I have been tempering my water for years, and am very aware of the impact that it has on the plants. Where I live, water comes out of the ground at 50 degrees. I realize plants aren’t people (don’t tell them I said that), but taking a shower at 50 degrees stops me in my tracks, and then it takes me a long time to recover. Your plants feel the same way. Using cold water not only shocks the plants; it also shocks the soil biology that’s feeding my plants. I am using a compost based mix, where the nutrition that is available to the plants is made so largely by biological activity. That population thrives when the soil is warm, not when it’s cold. Before I had my boiler, I had a hot water hose bib hooked up in my house, and I would blend a mix of hot and cold water to get a mix that was at 90 to 95 degrees when it hit the plants. They loved it. I now have a plate heat exchanger in the greenhouse that I can adjust the temperature based on the output of the nozzle that I am using. If all this sounds a little over the top, consider the value of the plants that are in the greenhouse at any one time. They truly represent a large fundamental piece of the profitability of your season, and they are worth the time and effort.

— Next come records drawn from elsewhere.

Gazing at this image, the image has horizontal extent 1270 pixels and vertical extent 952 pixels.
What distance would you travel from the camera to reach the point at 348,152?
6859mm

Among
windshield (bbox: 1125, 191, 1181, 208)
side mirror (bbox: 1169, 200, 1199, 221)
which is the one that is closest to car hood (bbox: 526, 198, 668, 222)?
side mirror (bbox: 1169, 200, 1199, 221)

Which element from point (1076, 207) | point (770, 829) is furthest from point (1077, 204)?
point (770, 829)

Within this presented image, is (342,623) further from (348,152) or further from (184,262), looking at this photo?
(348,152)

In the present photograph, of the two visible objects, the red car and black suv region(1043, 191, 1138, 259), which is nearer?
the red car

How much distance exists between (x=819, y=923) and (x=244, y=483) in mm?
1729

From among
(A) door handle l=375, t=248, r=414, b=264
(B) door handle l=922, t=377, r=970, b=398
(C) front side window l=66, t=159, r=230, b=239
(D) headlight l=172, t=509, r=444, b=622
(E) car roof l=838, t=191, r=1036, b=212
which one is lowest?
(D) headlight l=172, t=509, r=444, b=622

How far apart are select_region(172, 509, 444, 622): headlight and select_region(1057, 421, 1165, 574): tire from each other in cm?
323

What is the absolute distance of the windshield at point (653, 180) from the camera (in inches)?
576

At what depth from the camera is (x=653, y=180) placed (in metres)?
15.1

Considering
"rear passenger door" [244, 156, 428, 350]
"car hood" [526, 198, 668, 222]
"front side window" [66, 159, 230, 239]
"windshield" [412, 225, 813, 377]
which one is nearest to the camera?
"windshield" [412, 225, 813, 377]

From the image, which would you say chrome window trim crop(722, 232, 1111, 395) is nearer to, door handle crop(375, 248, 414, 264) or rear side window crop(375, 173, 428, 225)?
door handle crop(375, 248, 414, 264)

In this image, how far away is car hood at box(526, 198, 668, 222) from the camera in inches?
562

As for the how of watering, there are lots of different nozzle choices, and each has a place. I use a very low volume, fine mist for setting seeds after I seed a flat, or for setting new seedlings. I like to set the soil with the lighter flows for the first few days and longer if the seeds are small, so that all the care I took in placing the depth isn’t disturbed by a torrent of water. I have other nozzles with a heavier flow that I use for putting more water down when I am watering the greenhouse when needs are high. I keep the wand moving, so that there is never water pounding on the trays. A series of lighter passes allows the water to penetrate better than one heavy soak, and it’s a lot easier on the plants.
When you are watering is also important. Sometimes it seems obvious; plants are dry, they need water. Not always. Plants like water, but they don’t want to be wet. Excessive moisture in the greenhouse can lead to fungal diseases, as well as creating an environment for certain pests to thrive. I am very conscious of the local weather when I approach watering. My ultimate goal is that at the end of the day, the plants are dry going into the evening. If the day is going to be sunny, and a heavy water use day, I put on the water first thing in the morning, while the sun is still low in the sky. This will give the plants the chance to shed the water before the sun is high. It is possible for an intense sun to turn that drop of water on a leaf into a little lens and cause burning on the leaf. If I am away during the day, I will come back and water in a more targeted way for plants that are showing thirst, and do a final watering in the afternoon.
Some of the trickiest times for water management are during longer periods of cloudy weather. The plants needs for water are much lighter, and you should adjust accordingly. Switch to a lower flow nozzle, and be really careful about overwatering. Plants are pumps, and they have a tendency to take up the water that they have available. On a sunny day they can use that water, and it is easy to get rid of it. During prolonged cloudy weather, plants have a reduced ability to photosynthesize. Excess humidity also makes it harder to expel water, and that water can build up in the cells of the plant and cause them to rupture. The result will often appear as blisters on the leaves. This is called edema, a physiological condition, which will usually pass when the conditions change. It’s still best to avoid the problem in the first place though.
After a year or three of dragging a hose around on the ground, I made the jump to an overhead water line, and I love it. It’s safer, as there aren’t hoses laying around to trip on, and I have fewer tantrums, as there aren’t hoses laying around to trip on. It’s also a lot cleaner, because the hose isn’t being dragged around on the floor. They are available as kits from greenhouse supply companies, but are also easily fabricated from hardware store parts. My greenhouse is 22’ wide, and one run allows me to get to all the corners of the greenhouse. Super handy, and I can’t imagine not having it.
A little extra attention in the greenhouse makes a big difference, and the value is there. Strong, healthy plants are one of the most important parts of your farm. By the way, my plants love country music.